• **Reading text**
Do you know if your wife masturbates or looks at porn? I'm wondering if she has a sex drive and doesn't want you much or if she doesn't have one. How into porn are you? Any chance your porn use bothers her?

And your analysis of her reaction after you walked away from sex is very much from a man's point of view. A woman will assume she doesn't do it for you and shut down. That may have nothing to do with anything but just wanted to throw it out there.
_Posted via Mobile Device_


----------



## lifeistooshort (Mar 17, 2013)

Trying2figureitout said:


> I really doubt women in these situations enjoy their life and WANT to make it better but CANNOT.... I envision a scenario where you liked something now you are repulsed by it. What the problem is though that's where it ends...I don't think they do NEARLY enough to work the issue and come up with alternatives or levels of ramping up affection in other ways and attempting sex in spite of the repulsion.
> 
> That is I think in the female makeup they *avoid hard things*.... when its hard they tend to not want to do it. Not saying they are lazy but I see it all the time, females tend to do what they like or are good at and when its hard like learning a difficult math problem, or figuring out the remote they give up. So asking them to figure out why the feel repulsed by sex is too hard and they avoid it.
> 
> This is not me bashing women again its stating fact. Women are great at many things including in many ways superior to men. But when it comes to doing something about their marriages they tend to fail, not assess and drag their feet.... divorces are mostly started by women because marriage is too hard. And sexless marriage is usually because the women chose it or accepts it.


Your assertion of fact is interesting. That may be your experience but I have known men like this, and as an actuary with a BS in physics I can assure you that I think about how to solve complicated problems all the time.

Women can and do solve plenty of problems, but where they fail is in thinking enough about sexual attraction when choosing a partner. We are very much raised to look for a guy that will be a good hb, provider, and father but not necessarily one we're attracted to. Men, in the other hand, think too much about attraction at the expense of everything else, but at least they're honest about the need for it. I'd guess that the issue here is that she's not that attracted to him, and this can't be fixed which is why she ignores it. If you had a wife you just weren't attracted to exactly how would you fix it?

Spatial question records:
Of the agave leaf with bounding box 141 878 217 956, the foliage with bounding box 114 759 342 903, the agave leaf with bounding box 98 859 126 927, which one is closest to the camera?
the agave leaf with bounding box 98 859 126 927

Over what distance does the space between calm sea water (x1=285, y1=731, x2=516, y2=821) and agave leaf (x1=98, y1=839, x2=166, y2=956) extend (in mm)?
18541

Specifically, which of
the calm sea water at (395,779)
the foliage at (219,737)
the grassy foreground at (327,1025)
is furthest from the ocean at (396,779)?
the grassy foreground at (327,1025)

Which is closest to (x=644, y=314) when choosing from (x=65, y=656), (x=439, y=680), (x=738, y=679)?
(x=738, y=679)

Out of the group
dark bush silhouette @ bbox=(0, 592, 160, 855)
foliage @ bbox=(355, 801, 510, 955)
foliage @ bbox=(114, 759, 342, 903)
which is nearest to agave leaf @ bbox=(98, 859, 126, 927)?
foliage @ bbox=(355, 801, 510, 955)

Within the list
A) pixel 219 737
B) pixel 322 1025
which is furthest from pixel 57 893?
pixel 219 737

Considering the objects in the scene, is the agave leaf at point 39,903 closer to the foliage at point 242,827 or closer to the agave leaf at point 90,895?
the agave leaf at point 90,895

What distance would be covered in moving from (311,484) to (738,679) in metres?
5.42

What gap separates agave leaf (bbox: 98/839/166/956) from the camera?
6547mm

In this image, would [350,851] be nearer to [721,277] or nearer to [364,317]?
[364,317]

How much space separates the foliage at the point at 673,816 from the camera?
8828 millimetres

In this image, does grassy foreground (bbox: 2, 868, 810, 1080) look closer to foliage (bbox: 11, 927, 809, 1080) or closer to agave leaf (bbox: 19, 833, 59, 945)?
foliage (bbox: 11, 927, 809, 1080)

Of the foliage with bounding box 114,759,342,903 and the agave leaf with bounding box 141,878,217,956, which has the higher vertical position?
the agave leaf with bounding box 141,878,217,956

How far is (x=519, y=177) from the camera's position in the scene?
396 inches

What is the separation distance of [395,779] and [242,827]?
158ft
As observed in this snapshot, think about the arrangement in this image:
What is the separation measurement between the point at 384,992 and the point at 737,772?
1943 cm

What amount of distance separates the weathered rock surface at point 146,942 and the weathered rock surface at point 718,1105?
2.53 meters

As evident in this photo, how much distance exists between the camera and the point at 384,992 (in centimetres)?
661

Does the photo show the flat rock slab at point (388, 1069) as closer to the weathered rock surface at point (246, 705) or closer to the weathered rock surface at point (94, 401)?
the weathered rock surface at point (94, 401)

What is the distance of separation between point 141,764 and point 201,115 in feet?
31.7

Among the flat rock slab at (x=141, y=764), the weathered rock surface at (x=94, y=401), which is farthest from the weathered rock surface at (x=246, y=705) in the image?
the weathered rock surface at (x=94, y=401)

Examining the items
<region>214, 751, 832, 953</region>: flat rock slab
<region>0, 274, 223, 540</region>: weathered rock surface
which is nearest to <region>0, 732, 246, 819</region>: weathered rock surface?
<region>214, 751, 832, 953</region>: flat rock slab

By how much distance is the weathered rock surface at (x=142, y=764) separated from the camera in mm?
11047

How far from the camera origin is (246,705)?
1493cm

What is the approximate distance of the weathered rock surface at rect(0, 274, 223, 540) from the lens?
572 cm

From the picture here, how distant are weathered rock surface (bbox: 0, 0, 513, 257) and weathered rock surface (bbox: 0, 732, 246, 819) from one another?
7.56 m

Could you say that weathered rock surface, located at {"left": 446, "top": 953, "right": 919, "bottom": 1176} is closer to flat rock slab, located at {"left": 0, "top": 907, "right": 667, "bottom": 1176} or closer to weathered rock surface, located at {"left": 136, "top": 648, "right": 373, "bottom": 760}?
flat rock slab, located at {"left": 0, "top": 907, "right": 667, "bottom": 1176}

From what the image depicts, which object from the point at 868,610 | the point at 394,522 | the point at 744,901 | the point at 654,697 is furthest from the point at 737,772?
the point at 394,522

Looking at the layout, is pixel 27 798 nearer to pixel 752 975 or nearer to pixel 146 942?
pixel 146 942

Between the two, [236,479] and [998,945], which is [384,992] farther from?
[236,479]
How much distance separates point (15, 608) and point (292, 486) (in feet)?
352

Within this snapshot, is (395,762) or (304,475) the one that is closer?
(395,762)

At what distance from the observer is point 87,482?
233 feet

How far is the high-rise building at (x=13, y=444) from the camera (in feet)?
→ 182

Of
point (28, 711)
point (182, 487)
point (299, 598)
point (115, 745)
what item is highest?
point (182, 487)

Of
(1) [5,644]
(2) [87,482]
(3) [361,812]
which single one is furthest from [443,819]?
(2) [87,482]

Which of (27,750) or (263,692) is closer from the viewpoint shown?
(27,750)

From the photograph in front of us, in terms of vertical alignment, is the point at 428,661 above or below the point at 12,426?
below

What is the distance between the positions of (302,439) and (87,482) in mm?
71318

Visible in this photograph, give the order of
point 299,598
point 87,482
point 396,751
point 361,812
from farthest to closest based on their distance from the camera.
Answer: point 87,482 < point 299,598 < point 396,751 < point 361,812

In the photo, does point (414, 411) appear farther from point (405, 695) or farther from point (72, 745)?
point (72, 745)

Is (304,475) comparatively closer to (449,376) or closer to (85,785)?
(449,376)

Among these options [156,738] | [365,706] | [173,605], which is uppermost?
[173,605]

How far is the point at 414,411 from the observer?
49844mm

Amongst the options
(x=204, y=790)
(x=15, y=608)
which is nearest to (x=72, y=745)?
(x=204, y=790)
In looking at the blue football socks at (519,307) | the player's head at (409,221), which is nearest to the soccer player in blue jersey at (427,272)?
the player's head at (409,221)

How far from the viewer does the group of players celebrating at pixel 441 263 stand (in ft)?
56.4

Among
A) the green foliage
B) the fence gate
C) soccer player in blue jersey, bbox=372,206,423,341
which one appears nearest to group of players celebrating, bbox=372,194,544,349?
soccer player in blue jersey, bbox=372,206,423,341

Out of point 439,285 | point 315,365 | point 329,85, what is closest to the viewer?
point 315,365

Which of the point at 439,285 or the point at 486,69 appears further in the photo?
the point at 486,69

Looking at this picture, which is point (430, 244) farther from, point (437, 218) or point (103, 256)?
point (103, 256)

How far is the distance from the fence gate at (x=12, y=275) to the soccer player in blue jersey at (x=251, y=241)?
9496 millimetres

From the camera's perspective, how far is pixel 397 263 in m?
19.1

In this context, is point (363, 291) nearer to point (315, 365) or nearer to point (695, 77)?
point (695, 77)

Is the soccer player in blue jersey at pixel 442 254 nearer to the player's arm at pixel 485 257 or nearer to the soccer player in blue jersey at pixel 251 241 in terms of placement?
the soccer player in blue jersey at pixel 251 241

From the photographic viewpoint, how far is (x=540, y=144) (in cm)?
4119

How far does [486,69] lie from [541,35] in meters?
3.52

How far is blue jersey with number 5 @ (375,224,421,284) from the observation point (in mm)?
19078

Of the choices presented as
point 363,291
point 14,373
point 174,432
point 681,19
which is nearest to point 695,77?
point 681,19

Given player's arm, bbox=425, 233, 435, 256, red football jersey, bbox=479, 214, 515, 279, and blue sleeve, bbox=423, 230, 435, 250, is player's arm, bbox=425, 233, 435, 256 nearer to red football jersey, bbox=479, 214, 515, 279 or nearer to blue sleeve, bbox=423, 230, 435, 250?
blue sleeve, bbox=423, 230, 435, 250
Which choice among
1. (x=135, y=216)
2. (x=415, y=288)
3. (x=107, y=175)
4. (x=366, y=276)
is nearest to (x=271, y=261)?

• **Exercise instructions**
A) Using the forum thread, decide whether each statement agrees with it, answering yes or no and quoting the words that decide it. (i) The reply posted by lifeistooshort says the writer works as an actuary and holds a BS in physics. (ii) The quoted post by Trying2figureitout claims that divorces are mostly started by men. (iii) The first post was sent from a mobile device.
B) Count the lines of the listing that contain the word "meters", and give only the number.

• **Solutions to each task**
A)
(i) Yes: "as an actuary with a BS in physics"
(ii) No: "divorces are mostly started by women because marriage is too hard"
(iii) Yes: "Posted via Mobile Device"

B) 2